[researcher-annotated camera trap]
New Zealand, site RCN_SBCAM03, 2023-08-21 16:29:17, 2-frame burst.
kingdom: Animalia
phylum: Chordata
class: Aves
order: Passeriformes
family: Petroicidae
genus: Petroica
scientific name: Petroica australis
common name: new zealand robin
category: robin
◇ ◇ ◇ ◇
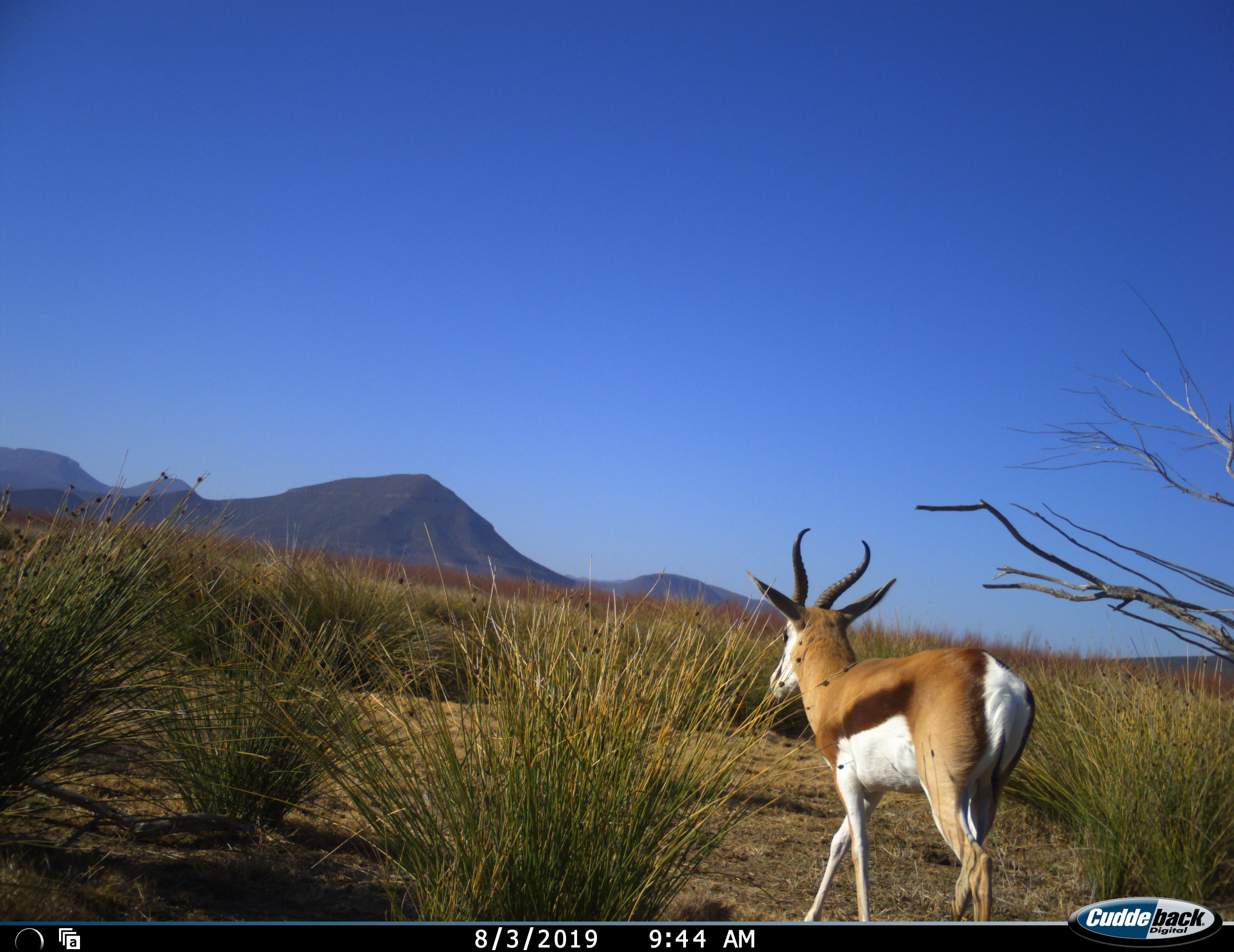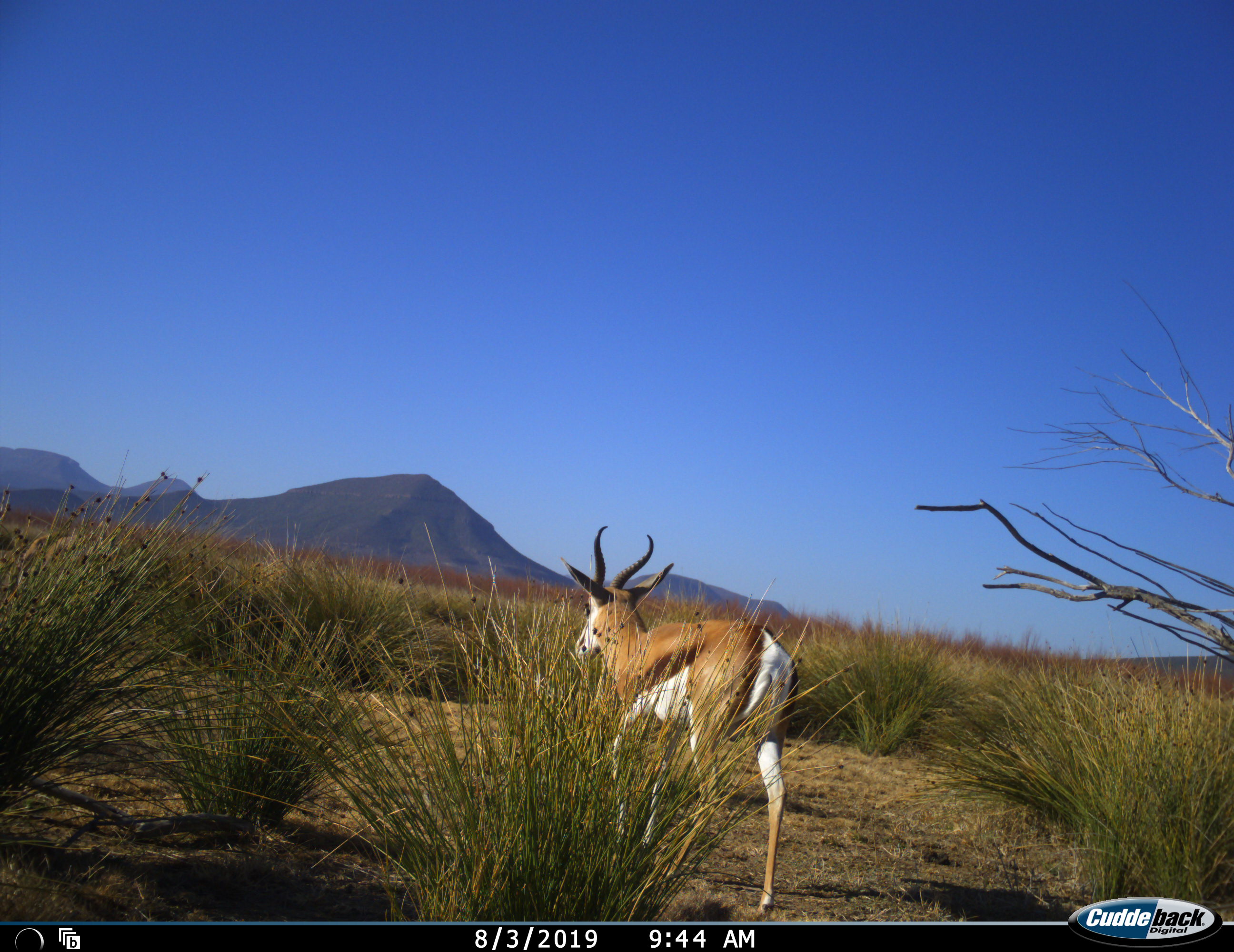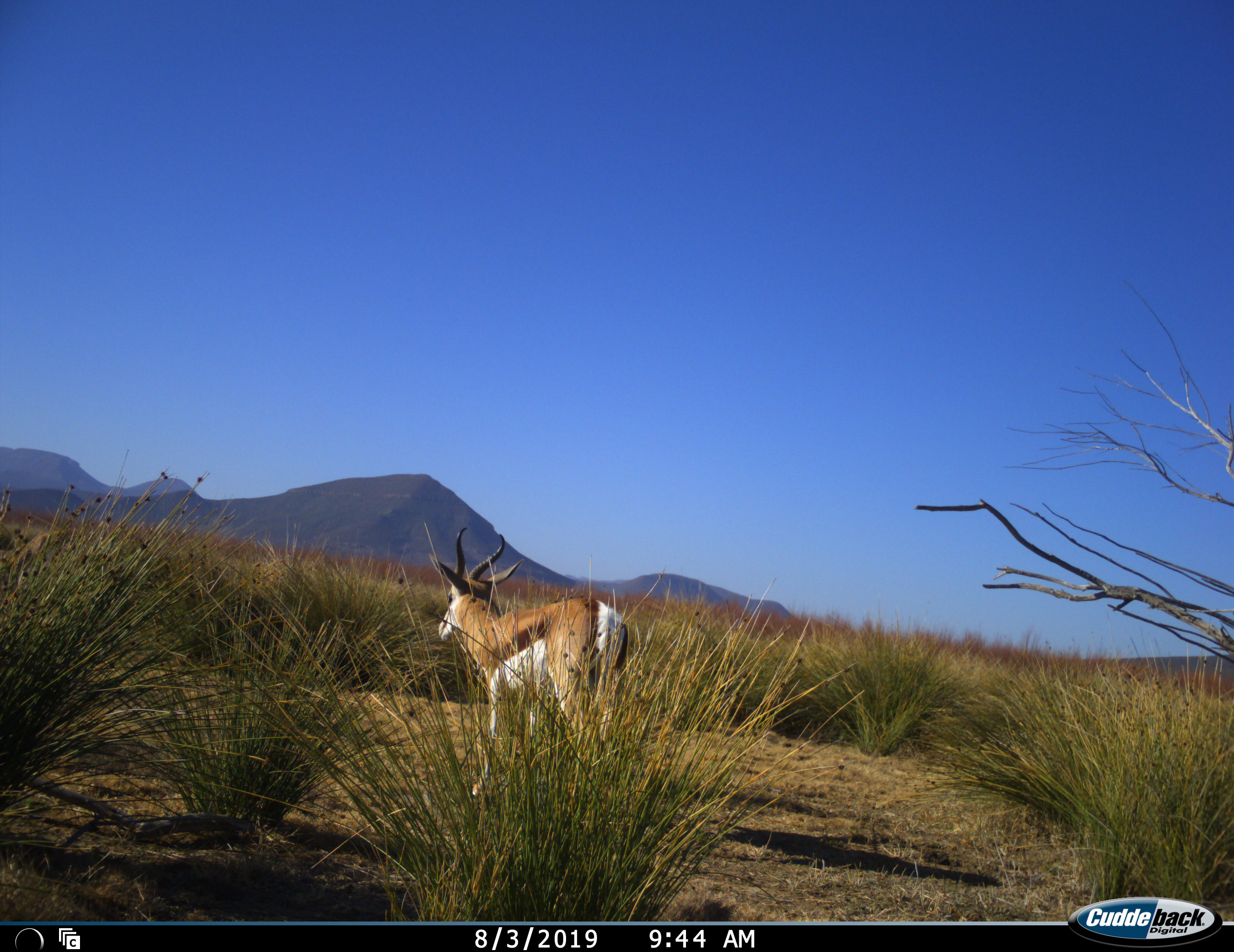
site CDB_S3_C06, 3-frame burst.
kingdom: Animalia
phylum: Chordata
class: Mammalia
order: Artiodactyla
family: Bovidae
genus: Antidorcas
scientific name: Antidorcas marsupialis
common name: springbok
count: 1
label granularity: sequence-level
◇ ◇ ◇ ◇
EXERCISE DIRECTIONS. The entries above hold the needed span. Transcribe exactly the lines from the one with "site CDB_S3_C06, 3-frame burst." to the one with "label granularity: sequence-level", both included.

SOLUTION BELOW.
site CDB_S3_C06, 3-frame burst.
kingdom: Animalia
phylum: Chordata
class: Mammalia
order: Artiodactyla
family: Bovidae
genus: Antidorcas
scientific name: Antidorcas marsupialis
common name: springbok
count: 1
label granularity: sequence-level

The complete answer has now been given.